Information on influenza-associated pediatric deaths including basic demographics, underlying medical conditions, bacterial co-infections, and place of death, is available on FluView Interactive for the current and past seasons.

5. Long-term Care Facilities

The NHSN Long-term Care Facility influenza surveillance was reported during the 2021-2022 and 2022-2023 influenza seasons. This component was discontinued in 2023. Data from previous seasons influenza seasons will remain available in past weekly surveillance reports.

Influenza Surveillance Considerations

It is important to remember the following about influenza surveillance in the United States.

• All influenza activity reporting by public health partners and health care providers to CDC is voluntary.
• Surveillance information answers the questions of where, when, and what influenza viruses are circulating. It can be used to determine if influenza activity is increasing or decreasing but it does not directly provide the number of influenza illnesses. For more information regarding how CDC classifies influenza severity and the disease burden (number of illnesses, hospitalizations, and deaths) of influenza, please see Disease Burden of Influenza.
• The national influenza surveillance system consists of nine complementary surveillance components in five categories. These components include reports from approximately 400 laboratories, more than 3,000 outpatient health care providers, vital statistics offices and the National Center for Health Statistics, research and healthcare personnel at FluSurv-NET sites, hospitals, and influenza surveillance coordinators and state epidemiologists from all state, local, and territorial health departments.
• Influenza surveillance data are aggregated according to the week the event (e.g., positive laboratory test, outpatient visit, death) occurred. The week starts on Sunday and ends on the following Saturday. Each surveillance participant is requested to report its data to CDC by Tuesday afternoon of the following week.

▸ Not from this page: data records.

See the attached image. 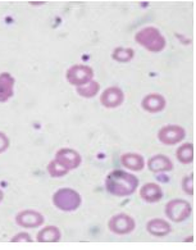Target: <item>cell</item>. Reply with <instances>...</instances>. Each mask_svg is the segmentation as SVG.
<instances>
[{
	"label": "cell",
	"mask_w": 196,
	"mask_h": 250,
	"mask_svg": "<svg viewBox=\"0 0 196 250\" xmlns=\"http://www.w3.org/2000/svg\"><path fill=\"white\" fill-rule=\"evenodd\" d=\"M146 229H148V232L150 233V235L157 237L167 236V235L171 232V225H169L167 221H164V219L159 218L149 221L148 225H146Z\"/></svg>",
	"instance_id": "obj_15"
},
{
	"label": "cell",
	"mask_w": 196,
	"mask_h": 250,
	"mask_svg": "<svg viewBox=\"0 0 196 250\" xmlns=\"http://www.w3.org/2000/svg\"><path fill=\"white\" fill-rule=\"evenodd\" d=\"M148 166H149V169H150L152 172H155V173L172 171V168H173L172 161H171L167 155H163V154L154 155V157L150 158Z\"/></svg>",
	"instance_id": "obj_14"
},
{
	"label": "cell",
	"mask_w": 196,
	"mask_h": 250,
	"mask_svg": "<svg viewBox=\"0 0 196 250\" xmlns=\"http://www.w3.org/2000/svg\"><path fill=\"white\" fill-rule=\"evenodd\" d=\"M82 203L81 195L76 190L72 188H59L53 195V204L60 210L64 212H73L76 210Z\"/></svg>",
	"instance_id": "obj_3"
},
{
	"label": "cell",
	"mask_w": 196,
	"mask_h": 250,
	"mask_svg": "<svg viewBox=\"0 0 196 250\" xmlns=\"http://www.w3.org/2000/svg\"><path fill=\"white\" fill-rule=\"evenodd\" d=\"M44 221V216L36 210H23L16 216V222L18 226L24 227V229H35V227L41 226Z\"/></svg>",
	"instance_id": "obj_9"
},
{
	"label": "cell",
	"mask_w": 196,
	"mask_h": 250,
	"mask_svg": "<svg viewBox=\"0 0 196 250\" xmlns=\"http://www.w3.org/2000/svg\"><path fill=\"white\" fill-rule=\"evenodd\" d=\"M99 83H97V81H90L86 85L77 87V94L79 96H82V98H94V96L99 93Z\"/></svg>",
	"instance_id": "obj_19"
},
{
	"label": "cell",
	"mask_w": 196,
	"mask_h": 250,
	"mask_svg": "<svg viewBox=\"0 0 196 250\" xmlns=\"http://www.w3.org/2000/svg\"><path fill=\"white\" fill-rule=\"evenodd\" d=\"M186 131L183 127L177 125H168L162 127L158 132L159 141L164 145H176L185 139Z\"/></svg>",
	"instance_id": "obj_7"
},
{
	"label": "cell",
	"mask_w": 196,
	"mask_h": 250,
	"mask_svg": "<svg viewBox=\"0 0 196 250\" xmlns=\"http://www.w3.org/2000/svg\"><path fill=\"white\" fill-rule=\"evenodd\" d=\"M3 196H4L3 191H1V190H0V202H1V200H3Z\"/></svg>",
	"instance_id": "obj_25"
},
{
	"label": "cell",
	"mask_w": 196,
	"mask_h": 250,
	"mask_svg": "<svg viewBox=\"0 0 196 250\" xmlns=\"http://www.w3.org/2000/svg\"><path fill=\"white\" fill-rule=\"evenodd\" d=\"M120 162L124 167L132 169V171H141L145 167L144 158L137 153H126V154L122 155Z\"/></svg>",
	"instance_id": "obj_16"
},
{
	"label": "cell",
	"mask_w": 196,
	"mask_h": 250,
	"mask_svg": "<svg viewBox=\"0 0 196 250\" xmlns=\"http://www.w3.org/2000/svg\"><path fill=\"white\" fill-rule=\"evenodd\" d=\"M140 195L148 203H157L163 198V190L158 184L154 182H148L140 190Z\"/></svg>",
	"instance_id": "obj_13"
},
{
	"label": "cell",
	"mask_w": 196,
	"mask_h": 250,
	"mask_svg": "<svg viewBox=\"0 0 196 250\" xmlns=\"http://www.w3.org/2000/svg\"><path fill=\"white\" fill-rule=\"evenodd\" d=\"M60 237L62 233L57 226H46L38 233L39 243H58Z\"/></svg>",
	"instance_id": "obj_17"
},
{
	"label": "cell",
	"mask_w": 196,
	"mask_h": 250,
	"mask_svg": "<svg viewBox=\"0 0 196 250\" xmlns=\"http://www.w3.org/2000/svg\"><path fill=\"white\" fill-rule=\"evenodd\" d=\"M135 226H136V223H135L134 218L126 213L116 214L110 218L109 223H108L110 231L117 235H127L134 231Z\"/></svg>",
	"instance_id": "obj_6"
},
{
	"label": "cell",
	"mask_w": 196,
	"mask_h": 250,
	"mask_svg": "<svg viewBox=\"0 0 196 250\" xmlns=\"http://www.w3.org/2000/svg\"><path fill=\"white\" fill-rule=\"evenodd\" d=\"M55 161L59 162L68 171H72V169L78 168L79 165H81V155L76 150H73V149L64 147V149H60V150L57 151Z\"/></svg>",
	"instance_id": "obj_8"
},
{
	"label": "cell",
	"mask_w": 196,
	"mask_h": 250,
	"mask_svg": "<svg viewBox=\"0 0 196 250\" xmlns=\"http://www.w3.org/2000/svg\"><path fill=\"white\" fill-rule=\"evenodd\" d=\"M67 81L73 86H83L87 83L93 81L94 71L91 67L85 64H75L72 67H69L67 73H65Z\"/></svg>",
	"instance_id": "obj_5"
},
{
	"label": "cell",
	"mask_w": 196,
	"mask_h": 250,
	"mask_svg": "<svg viewBox=\"0 0 196 250\" xmlns=\"http://www.w3.org/2000/svg\"><path fill=\"white\" fill-rule=\"evenodd\" d=\"M177 159H178L181 163L183 165H189V163H193L194 161V145L191 143H187V144H183L177 149Z\"/></svg>",
	"instance_id": "obj_18"
},
{
	"label": "cell",
	"mask_w": 196,
	"mask_h": 250,
	"mask_svg": "<svg viewBox=\"0 0 196 250\" xmlns=\"http://www.w3.org/2000/svg\"><path fill=\"white\" fill-rule=\"evenodd\" d=\"M124 94L119 87H108L104 90L101 96H100V103L103 104L105 108H117L123 103Z\"/></svg>",
	"instance_id": "obj_10"
},
{
	"label": "cell",
	"mask_w": 196,
	"mask_h": 250,
	"mask_svg": "<svg viewBox=\"0 0 196 250\" xmlns=\"http://www.w3.org/2000/svg\"><path fill=\"white\" fill-rule=\"evenodd\" d=\"M48 172L52 177H63V176L67 175L69 171L67 168L63 167L59 162H57L54 159V161L50 162L48 165Z\"/></svg>",
	"instance_id": "obj_21"
},
{
	"label": "cell",
	"mask_w": 196,
	"mask_h": 250,
	"mask_svg": "<svg viewBox=\"0 0 196 250\" xmlns=\"http://www.w3.org/2000/svg\"><path fill=\"white\" fill-rule=\"evenodd\" d=\"M165 99L160 94H149L142 99L141 105L150 113H158L165 108Z\"/></svg>",
	"instance_id": "obj_11"
},
{
	"label": "cell",
	"mask_w": 196,
	"mask_h": 250,
	"mask_svg": "<svg viewBox=\"0 0 196 250\" xmlns=\"http://www.w3.org/2000/svg\"><path fill=\"white\" fill-rule=\"evenodd\" d=\"M135 40H136L137 44H140L152 53L162 52L163 49L165 48L164 36L160 34L158 28L152 27V26L140 30L135 36Z\"/></svg>",
	"instance_id": "obj_2"
},
{
	"label": "cell",
	"mask_w": 196,
	"mask_h": 250,
	"mask_svg": "<svg viewBox=\"0 0 196 250\" xmlns=\"http://www.w3.org/2000/svg\"><path fill=\"white\" fill-rule=\"evenodd\" d=\"M9 146V139L4 132H0V153H4Z\"/></svg>",
	"instance_id": "obj_24"
},
{
	"label": "cell",
	"mask_w": 196,
	"mask_h": 250,
	"mask_svg": "<svg viewBox=\"0 0 196 250\" xmlns=\"http://www.w3.org/2000/svg\"><path fill=\"white\" fill-rule=\"evenodd\" d=\"M20 241H26V243H31L32 239L27 232H20L17 235H14L12 239V243H20Z\"/></svg>",
	"instance_id": "obj_23"
},
{
	"label": "cell",
	"mask_w": 196,
	"mask_h": 250,
	"mask_svg": "<svg viewBox=\"0 0 196 250\" xmlns=\"http://www.w3.org/2000/svg\"><path fill=\"white\" fill-rule=\"evenodd\" d=\"M182 190L189 194V195H194V176L190 175L182 180Z\"/></svg>",
	"instance_id": "obj_22"
},
{
	"label": "cell",
	"mask_w": 196,
	"mask_h": 250,
	"mask_svg": "<svg viewBox=\"0 0 196 250\" xmlns=\"http://www.w3.org/2000/svg\"><path fill=\"white\" fill-rule=\"evenodd\" d=\"M107 190L116 196H128L136 191L138 186L137 177L124 171L110 172L105 180Z\"/></svg>",
	"instance_id": "obj_1"
},
{
	"label": "cell",
	"mask_w": 196,
	"mask_h": 250,
	"mask_svg": "<svg viewBox=\"0 0 196 250\" xmlns=\"http://www.w3.org/2000/svg\"><path fill=\"white\" fill-rule=\"evenodd\" d=\"M14 83L16 80L9 72L0 73V103L7 102L13 96Z\"/></svg>",
	"instance_id": "obj_12"
},
{
	"label": "cell",
	"mask_w": 196,
	"mask_h": 250,
	"mask_svg": "<svg viewBox=\"0 0 196 250\" xmlns=\"http://www.w3.org/2000/svg\"><path fill=\"white\" fill-rule=\"evenodd\" d=\"M135 52L131 48H116L112 53V58L119 63H127L134 58Z\"/></svg>",
	"instance_id": "obj_20"
},
{
	"label": "cell",
	"mask_w": 196,
	"mask_h": 250,
	"mask_svg": "<svg viewBox=\"0 0 196 250\" xmlns=\"http://www.w3.org/2000/svg\"><path fill=\"white\" fill-rule=\"evenodd\" d=\"M191 213H193L191 204L181 199L171 200L165 206V214L173 222H182L191 216Z\"/></svg>",
	"instance_id": "obj_4"
}]
</instances>
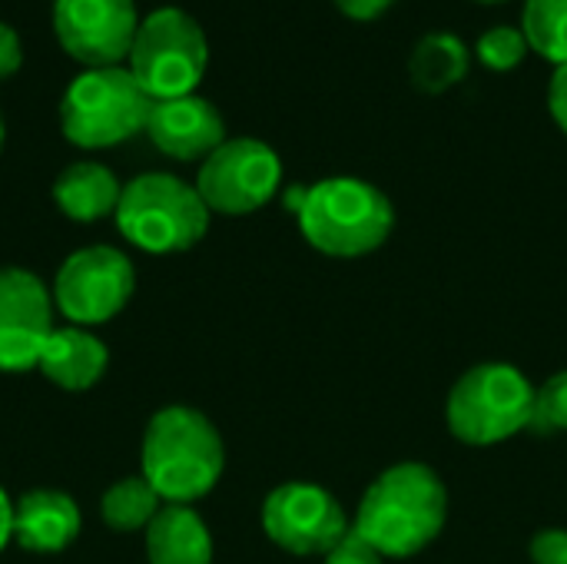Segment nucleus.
<instances>
[{
    "mask_svg": "<svg viewBox=\"0 0 567 564\" xmlns=\"http://www.w3.org/2000/svg\"><path fill=\"white\" fill-rule=\"evenodd\" d=\"M223 465V439L203 412L166 406L150 419L143 435V479L166 505H193L209 495Z\"/></svg>",
    "mask_w": 567,
    "mask_h": 564,
    "instance_id": "2",
    "label": "nucleus"
},
{
    "mask_svg": "<svg viewBox=\"0 0 567 564\" xmlns=\"http://www.w3.org/2000/svg\"><path fill=\"white\" fill-rule=\"evenodd\" d=\"M10 539H13V502H10L7 492L0 489V552L7 548Z\"/></svg>",
    "mask_w": 567,
    "mask_h": 564,
    "instance_id": "28",
    "label": "nucleus"
},
{
    "mask_svg": "<svg viewBox=\"0 0 567 564\" xmlns=\"http://www.w3.org/2000/svg\"><path fill=\"white\" fill-rule=\"evenodd\" d=\"M528 37H525V30L522 27H508V23H502V27H488L478 40H475V57L488 66V70H495V73H512L515 66H522L525 63V57H528Z\"/></svg>",
    "mask_w": 567,
    "mask_h": 564,
    "instance_id": "21",
    "label": "nucleus"
},
{
    "mask_svg": "<svg viewBox=\"0 0 567 564\" xmlns=\"http://www.w3.org/2000/svg\"><path fill=\"white\" fill-rule=\"evenodd\" d=\"M478 3H505V0H478Z\"/></svg>",
    "mask_w": 567,
    "mask_h": 564,
    "instance_id": "30",
    "label": "nucleus"
},
{
    "mask_svg": "<svg viewBox=\"0 0 567 564\" xmlns=\"http://www.w3.org/2000/svg\"><path fill=\"white\" fill-rule=\"evenodd\" d=\"M106 362H110V352L93 332H86L80 326H60L50 332L37 369L53 386H60L66 392H83L103 379Z\"/></svg>",
    "mask_w": 567,
    "mask_h": 564,
    "instance_id": "15",
    "label": "nucleus"
},
{
    "mask_svg": "<svg viewBox=\"0 0 567 564\" xmlns=\"http://www.w3.org/2000/svg\"><path fill=\"white\" fill-rule=\"evenodd\" d=\"M282 183V160L279 153L252 136L226 140L213 150L196 176V193L209 206V213L223 216H246L262 209Z\"/></svg>",
    "mask_w": 567,
    "mask_h": 564,
    "instance_id": "8",
    "label": "nucleus"
},
{
    "mask_svg": "<svg viewBox=\"0 0 567 564\" xmlns=\"http://www.w3.org/2000/svg\"><path fill=\"white\" fill-rule=\"evenodd\" d=\"M80 535V509L70 495L33 489L13 502V542L27 552H63Z\"/></svg>",
    "mask_w": 567,
    "mask_h": 564,
    "instance_id": "14",
    "label": "nucleus"
},
{
    "mask_svg": "<svg viewBox=\"0 0 567 564\" xmlns=\"http://www.w3.org/2000/svg\"><path fill=\"white\" fill-rule=\"evenodd\" d=\"M50 293L30 269H0V372L37 369L53 332Z\"/></svg>",
    "mask_w": 567,
    "mask_h": 564,
    "instance_id": "12",
    "label": "nucleus"
},
{
    "mask_svg": "<svg viewBox=\"0 0 567 564\" xmlns=\"http://www.w3.org/2000/svg\"><path fill=\"white\" fill-rule=\"evenodd\" d=\"M262 529L272 545L289 555H329L352 522L339 499L316 482H286L262 502Z\"/></svg>",
    "mask_w": 567,
    "mask_h": 564,
    "instance_id": "10",
    "label": "nucleus"
},
{
    "mask_svg": "<svg viewBox=\"0 0 567 564\" xmlns=\"http://www.w3.org/2000/svg\"><path fill=\"white\" fill-rule=\"evenodd\" d=\"M20 63H23V43H20L17 30L0 23V83L7 76H13L20 70Z\"/></svg>",
    "mask_w": 567,
    "mask_h": 564,
    "instance_id": "25",
    "label": "nucleus"
},
{
    "mask_svg": "<svg viewBox=\"0 0 567 564\" xmlns=\"http://www.w3.org/2000/svg\"><path fill=\"white\" fill-rule=\"evenodd\" d=\"M468 63L472 53L462 37L449 30H432L409 53V80L415 90L439 96L468 76Z\"/></svg>",
    "mask_w": 567,
    "mask_h": 564,
    "instance_id": "18",
    "label": "nucleus"
},
{
    "mask_svg": "<svg viewBox=\"0 0 567 564\" xmlns=\"http://www.w3.org/2000/svg\"><path fill=\"white\" fill-rule=\"evenodd\" d=\"M535 386L508 362H482L468 369L449 392L445 422L465 445H498L532 429Z\"/></svg>",
    "mask_w": 567,
    "mask_h": 564,
    "instance_id": "5",
    "label": "nucleus"
},
{
    "mask_svg": "<svg viewBox=\"0 0 567 564\" xmlns=\"http://www.w3.org/2000/svg\"><path fill=\"white\" fill-rule=\"evenodd\" d=\"M209 43L203 27L179 7H159L140 20L130 73L150 100H176L196 93L206 76Z\"/></svg>",
    "mask_w": 567,
    "mask_h": 564,
    "instance_id": "7",
    "label": "nucleus"
},
{
    "mask_svg": "<svg viewBox=\"0 0 567 564\" xmlns=\"http://www.w3.org/2000/svg\"><path fill=\"white\" fill-rule=\"evenodd\" d=\"M528 552L535 564H567V529H542Z\"/></svg>",
    "mask_w": 567,
    "mask_h": 564,
    "instance_id": "23",
    "label": "nucleus"
},
{
    "mask_svg": "<svg viewBox=\"0 0 567 564\" xmlns=\"http://www.w3.org/2000/svg\"><path fill=\"white\" fill-rule=\"evenodd\" d=\"M146 136L173 160H206L226 143V123L209 100L189 93L176 100H153Z\"/></svg>",
    "mask_w": 567,
    "mask_h": 564,
    "instance_id": "13",
    "label": "nucleus"
},
{
    "mask_svg": "<svg viewBox=\"0 0 567 564\" xmlns=\"http://www.w3.org/2000/svg\"><path fill=\"white\" fill-rule=\"evenodd\" d=\"M53 30L76 63L103 70L130 57L140 17L133 0H56Z\"/></svg>",
    "mask_w": 567,
    "mask_h": 564,
    "instance_id": "11",
    "label": "nucleus"
},
{
    "mask_svg": "<svg viewBox=\"0 0 567 564\" xmlns=\"http://www.w3.org/2000/svg\"><path fill=\"white\" fill-rule=\"evenodd\" d=\"M150 564H213V535L196 509L163 505L146 529Z\"/></svg>",
    "mask_w": 567,
    "mask_h": 564,
    "instance_id": "16",
    "label": "nucleus"
},
{
    "mask_svg": "<svg viewBox=\"0 0 567 564\" xmlns=\"http://www.w3.org/2000/svg\"><path fill=\"white\" fill-rule=\"evenodd\" d=\"M113 216L133 246L156 256L186 253L209 229V206L173 173H143L126 183Z\"/></svg>",
    "mask_w": 567,
    "mask_h": 564,
    "instance_id": "4",
    "label": "nucleus"
},
{
    "mask_svg": "<svg viewBox=\"0 0 567 564\" xmlns=\"http://www.w3.org/2000/svg\"><path fill=\"white\" fill-rule=\"evenodd\" d=\"M136 273L126 253L113 246H86L66 256L56 273L53 299L73 326L110 322L130 302Z\"/></svg>",
    "mask_w": 567,
    "mask_h": 564,
    "instance_id": "9",
    "label": "nucleus"
},
{
    "mask_svg": "<svg viewBox=\"0 0 567 564\" xmlns=\"http://www.w3.org/2000/svg\"><path fill=\"white\" fill-rule=\"evenodd\" d=\"M0 150H3V116H0Z\"/></svg>",
    "mask_w": 567,
    "mask_h": 564,
    "instance_id": "29",
    "label": "nucleus"
},
{
    "mask_svg": "<svg viewBox=\"0 0 567 564\" xmlns=\"http://www.w3.org/2000/svg\"><path fill=\"white\" fill-rule=\"evenodd\" d=\"M306 243L336 259H355L382 249L395 229L392 199L359 180V176H329L302 193L296 209Z\"/></svg>",
    "mask_w": 567,
    "mask_h": 564,
    "instance_id": "3",
    "label": "nucleus"
},
{
    "mask_svg": "<svg viewBox=\"0 0 567 564\" xmlns=\"http://www.w3.org/2000/svg\"><path fill=\"white\" fill-rule=\"evenodd\" d=\"M522 30L535 53L555 66L567 63V0H525Z\"/></svg>",
    "mask_w": 567,
    "mask_h": 564,
    "instance_id": "20",
    "label": "nucleus"
},
{
    "mask_svg": "<svg viewBox=\"0 0 567 564\" xmlns=\"http://www.w3.org/2000/svg\"><path fill=\"white\" fill-rule=\"evenodd\" d=\"M532 429L542 435H565L567 432V369L555 372L545 386H538Z\"/></svg>",
    "mask_w": 567,
    "mask_h": 564,
    "instance_id": "22",
    "label": "nucleus"
},
{
    "mask_svg": "<svg viewBox=\"0 0 567 564\" xmlns=\"http://www.w3.org/2000/svg\"><path fill=\"white\" fill-rule=\"evenodd\" d=\"M392 3H395V0H336V7H339L349 20H359V23L382 17Z\"/></svg>",
    "mask_w": 567,
    "mask_h": 564,
    "instance_id": "27",
    "label": "nucleus"
},
{
    "mask_svg": "<svg viewBox=\"0 0 567 564\" xmlns=\"http://www.w3.org/2000/svg\"><path fill=\"white\" fill-rule=\"evenodd\" d=\"M123 186L103 163H73L53 183V203L73 223H96L116 213Z\"/></svg>",
    "mask_w": 567,
    "mask_h": 564,
    "instance_id": "17",
    "label": "nucleus"
},
{
    "mask_svg": "<svg viewBox=\"0 0 567 564\" xmlns=\"http://www.w3.org/2000/svg\"><path fill=\"white\" fill-rule=\"evenodd\" d=\"M163 509V499L143 475H130L113 482L100 499V515L113 532H146L156 512Z\"/></svg>",
    "mask_w": 567,
    "mask_h": 564,
    "instance_id": "19",
    "label": "nucleus"
},
{
    "mask_svg": "<svg viewBox=\"0 0 567 564\" xmlns=\"http://www.w3.org/2000/svg\"><path fill=\"white\" fill-rule=\"evenodd\" d=\"M322 564H385V558H382L369 542H362L355 532H349V535L326 555V562Z\"/></svg>",
    "mask_w": 567,
    "mask_h": 564,
    "instance_id": "24",
    "label": "nucleus"
},
{
    "mask_svg": "<svg viewBox=\"0 0 567 564\" xmlns=\"http://www.w3.org/2000/svg\"><path fill=\"white\" fill-rule=\"evenodd\" d=\"M548 110L558 123V130L567 136V63L555 66L551 83H548Z\"/></svg>",
    "mask_w": 567,
    "mask_h": 564,
    "instance_id": "26",
    "label": "nucleus"
},
{
    "mask_svg": "<svg viewBox=\"0 0 567 564\" xmlns=\"http://www.w3.org/2000/svg\"><path fill=\"white\" fill-rule=\"evenodd\" d=\"M153 100L126 66L80 73L60 100V126L73 146L106 150L146 133Z\"/></svg>",
    "mask_w": 567,
    "mask_h": 564,
    "instance_id": "6",
    "label": "nucleus"
},
{
    "mask_svg": "<svg viewBox=\"0 0 567 564\" xmlns=\"http://www.w3.org/2000/svg\"><path fill=\"white\" fill-rule=\"evenodd\" d=\"M445 522L449 492L442 475L425 462H399L365 489L352 532L389 562L425 552Z\"/></svg>",
    "mask_w": 567,
    "mask_h": 564,
    "instance_id": "1",
    "label": "nucleus"
}]
</instances>
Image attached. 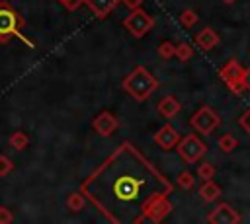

The data are then downloaded, compiled, and analyzed at CDC. FluView and FluView Interactiveare updated weekly on Fridays.
• The reporting period for each influenza season begins during Morbidity and Mortality Weekly Report (MMWR) week 40 and ends week 39 of the following year. MMWR weeksrefer to the sequential numbering of weeks (Sunday through Saturday) during a calendar year. This means that the exact start of the new influenza surveillance season varies slightly from season to season. The 2023-2024 influenza season begins October 1, 2023, and ends on September 28, 2023.
• The timing of the annual “Flu season” — as determined by elevated flu activity – also varies from season to season. During most seasons, activity begins to increase in October, most often peaks between December and February and can remain elevated into May. The flu season is said to have started after consecutive weeks of elevated flu activity are registered in the various CDC influenza surveillance systems.